READING TEXT

>>>>

In this article Peter Allen from the SAFA links the space shuttle disasters to your personal flying limits. How could these two things be related?

I draw upon two other online articles . You may want to read these articles first : –

http://www.flightsafetyaustralia.com/2017/05/safety-in-mind-normalisation-of-deviance/
https://www.willswing.com/why-cant-we-get-a-handle-on-this-safety-thing/

Deviations can cause accidents

In General Aviation (GA), aircraft take off from a controlled environment (airport) , follow a flight plan to navigate airspace and then land in another controlled environment (airport 2), each phase of flight is executed by the pilot using documented standard procedures.

Procedures such as how to climb, turn, and descend in an aircraft involve a procedure that is followed by the pilot. The procedures ensure the aircraft is in the correct configuration for that phase of flight and minimises risk of an unforeseen event.

Analysis of GA accidents have found that a proportion of accidents occur when the pilot(s) deviate from defined procedures. In order to solve a problem the pilot(s) deviate from defined procedures. If the problem re-occurs, they use the same solution they had improvised before.

This is an example of Normalization of Deviance.

In SAFA flying, quite often we take off (launch) from an uncontrolled environment (e.g. launch site with hazards), fly with no set flight plan, and land in an uncontrolled environment (the LZ).

If SAFA flying doesn’t have controlled environments, set flight sequences, and a planned flight, does the concept of Normalization of Deviance apply?

The answer is “Yes”, in many ways.

In the article on Normalization of Deviance in Flight Safety Australia (see article here), the following example is given:

Your phone bleeps while you’re driving and you can’t resist the temptation to look—after all it could be important! You check your messages and continue driving without incident. Given the frequency and banality of such occurrences, you might even start to tell yourself it’s perfectly safe to regularly perform the behaviour. The increased practice leads to familiarity and ‘habit’ such that the actions become a normal part of your driving routine.

The lack of bad outcomes can reinforce the ‘rightness’ of trusting past practices instead of objectively assessing the risk, resulting in a cultural drift in which circumstances classified as ‘not okay’ slowly come to be reclassified as ‘okay’.

Before using a (non-hands-free) phone while driving was banned, we probably all snuck a look at our phone while driving, and we probably knew it was a distraction, but we had done it before without incident; so why not?

Why can’t we get a handle on this safety thing?

Wills Wing has an article written in 1998 on its website – “Why can’t we get a handle on this safety thing?” (see article here) that explains what Normalization of Deviance looks like in a hang gliding context well before the term was coined by Diane Vaughan.

<<<<

REQUIRED TASKS
A. Translate this sentence from the flying safety article into French: "The procedures ensure the aircraft is in the correct configuration for that phase of flight and minimises risk of an unforeseen event."
B. In the flying safety article, the sentence beginning "Procedures such as" names several aircraft maneuvers. List all of them.

MATERIAL PROVIDED
>>>>

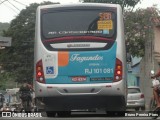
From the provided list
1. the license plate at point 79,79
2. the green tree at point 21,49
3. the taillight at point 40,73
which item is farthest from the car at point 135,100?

<<<<

IN RESPONSE
A. Les procédures garantissent que l'aéronef se trouve dans la bonne configuration pour cette phase de vol et réduisent au minimum le risque d'un événement imprévu.

B.
- climb
- turn
- descend